Article.
>> BEGIN
Family Pictures, Old & New
And they await,
across the Changes and the spiraling dead,
our Black revival, our Black vinegar,
our hands, and our hot blood.
— Gwendolyn Brooks
I try to act like it isn’t the case, but race is everywhere in my house. In the baby pictures and picnic photographs in our living room. In the color of the wood around those pictures — ebony, mahogany, and pine stained in deep browns and reds. Somebody else named the colors, but we chose the furniture. There are blue agate coasters on the end tables and various remotes — all black. Some sunlight, too, through the skylights and their colorful opportunities.
On one of our living room walls is a photograph of Jack Johnson, not family exactly, but lording over the end tables and couch like it is his living room. And it probably would be if there wasn’t another photograph — this one of Miles Davis and John Coltrane — on the opposite wall. Miles would be playing his trumpet, but he’s too busy staring all of us down. Coltrane’s saxophone is in his lap. He’s not staring, but listening, in the habit of Coltrane. All of the photographs are black and white.
Below the photo of Miles and Coltrane are shelves scattered with family pictures. Like the photos on the walls, they are all black-and-white exposure: my white in-laws, my white stepfather, and my black siblings and daughter, my white mother. All of us, black and white, in matching wooden frames. We are all smiling under the pressure of the camera. We are all framed by the pressures of race.
>> END
Do this. In the essay on family pictures, whose photograph hangs on the living room wall opposite the photograph of Miles Davis and John Coltrane?

Records provided.
>> BEGIN
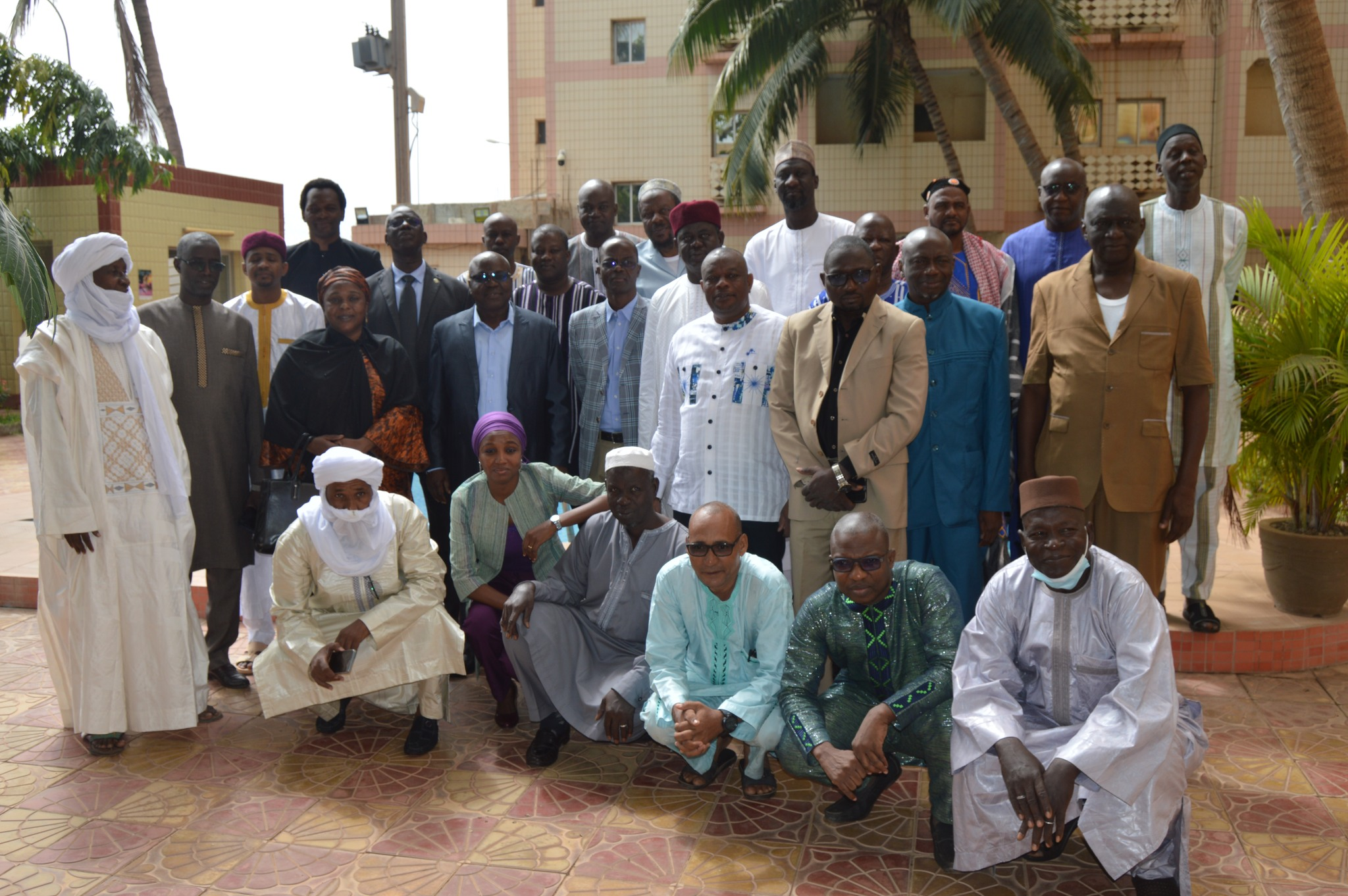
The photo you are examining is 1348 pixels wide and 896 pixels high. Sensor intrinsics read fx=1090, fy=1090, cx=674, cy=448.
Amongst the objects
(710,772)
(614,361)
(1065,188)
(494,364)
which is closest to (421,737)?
(710,772)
>> END
Response to this task. Jack Johnson